El 18 de enero queda instituido como feriado en honor al natalicio de Rubén Darío, exaltado por la normativa como Poeta Universal y prócer de la identidad cultural. Sin embargo, críticos señalan que la figura del poeta ha sido progresivamente despojada de su carácter universal para ser integrada al relato político del régimen.
El 2 de febrero se declara Día Nacional de la Reconciliación y la Paz, en conmemoración del centenario del natalicio del cardenal Miguel Obando y Bravo. La fecha se oficializa bajo un concepto de “reconciliación” promovido desde el poder, en un país donde persisten presos políticos, exilio forzado y represión sistemática.
El 21 de febrero se establece como feriado nacional en honor al general Augusto C. Sandino, presentado como símbolo máximo de la soberanía nacional, en una reinterpretación histórica alineada con el pensamiento sandinista oficial.

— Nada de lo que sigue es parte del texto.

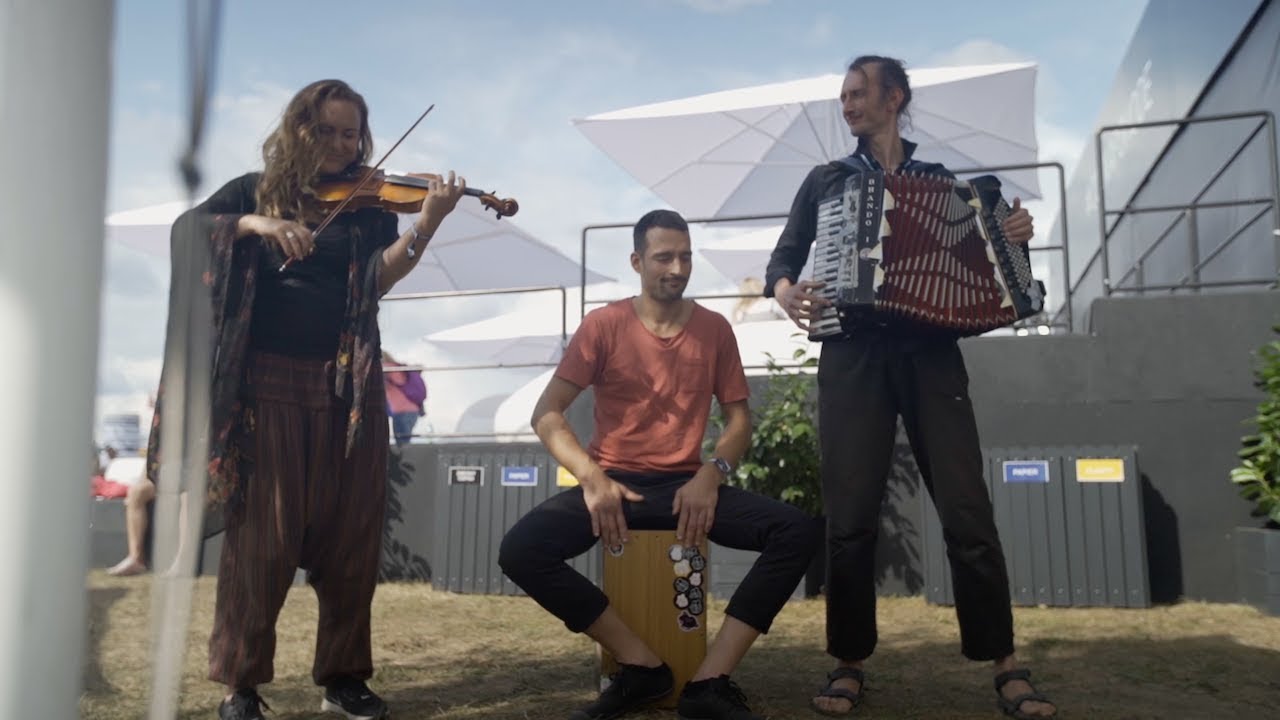 Pohoda acoustic session - Trio Katastrofa @ Pohoda Festival 2019
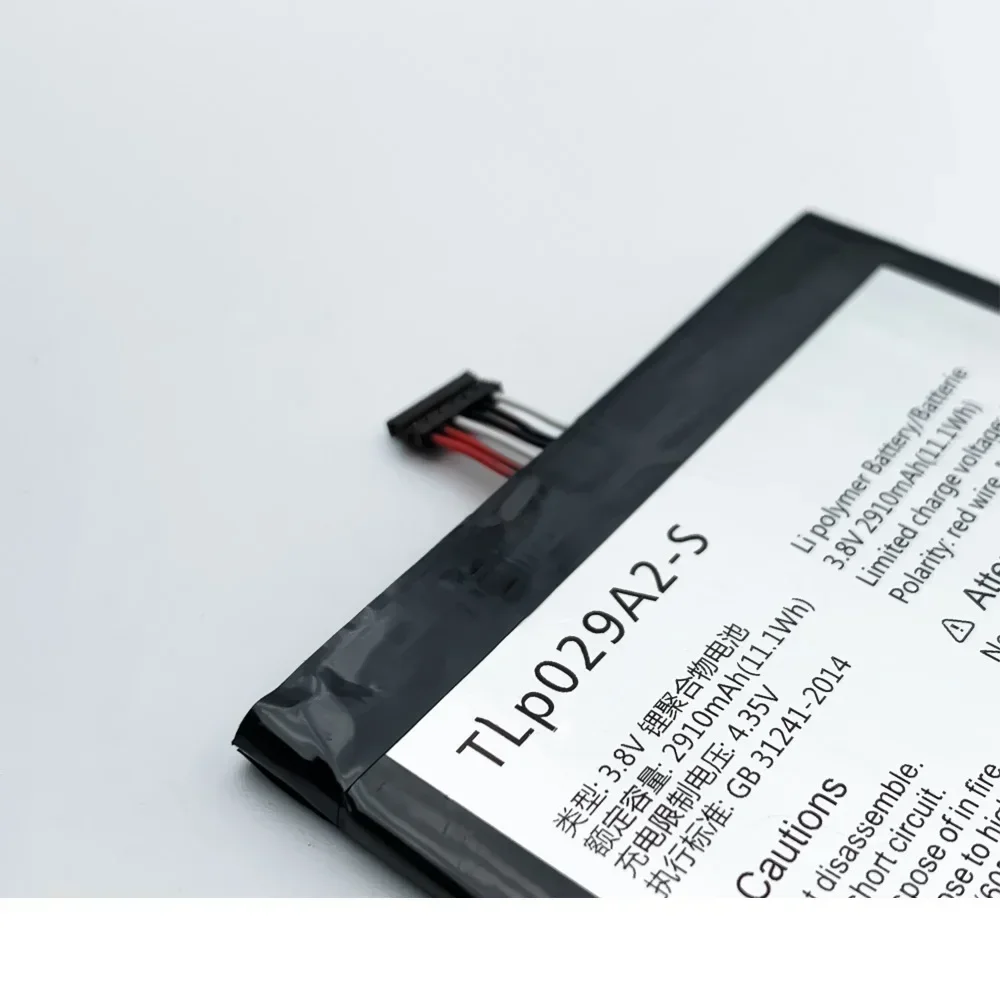 Аккумулятор TLp029A1 TLp029AJ TLP029A2-S 2910 мАч для Alcatel OneTouch Idol 3 5 OT-6045F OT-6045Y TCL I806 AM-H200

Finalmente, el 8 de noviembre se declara feriado en memoria de Carlos Fonseca Amador, fundador del Frente Sandinista de Liberación Nacional, consolidando la presencia directa de referentes partidarios dentro del calendario cívico del Estado.
Feriados, control simbólico y culto político
Más allá del impacto laboral, la reforma evidencia una estrategia sostenida del régimen para ocupar el espacio simbólico del Estado. El calendario nacional deja de ser un reflejo plural de la historia para convertirse en una vitrina ideológica, donde las fechas oficiales refuerzan un culto político permanente.

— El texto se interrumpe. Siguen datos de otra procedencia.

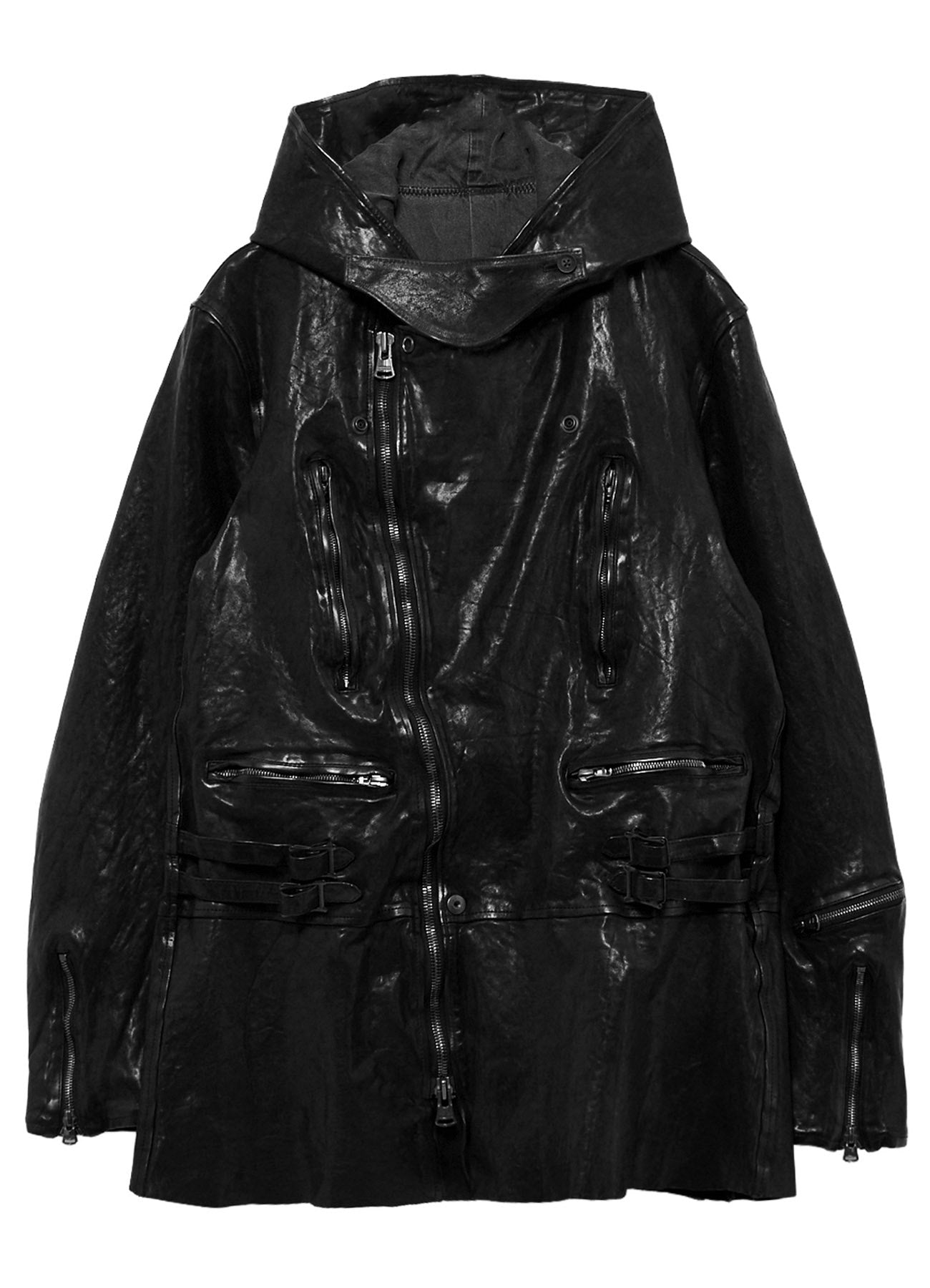 BL/ JP SHOULDER RIDERS HOODIE – THE SHOP YOHJI YAMAMOTO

La ley también reforma el artículo 66 del Código del Trabajo, ampliando la lista de feriados obligatorios y reafirmando la potestad del Ejecutivo de decretar nuevos días de asueto con goce de salario, consolidando un margen discrecional que fortalece el control desde el poder central.
Una narrativa que sustituye a la realidad
Mientras el régimen habla de paz y reconciliación, Nicaragua continúa registrando presos políticos, destierros, confiscaciones y persecución, una contradicción que no desaparece con decretos ni con días feriados.
La ampliación del calendario no solo redefine fechas: redefine el relato oficial de país, imponiendo desde el Estado una versión única de la historia, la memoria y la identidad nacional, al tiempo que silencia otras voces, otras lecturas y otras memorias que no encajan en la narrativa del poder.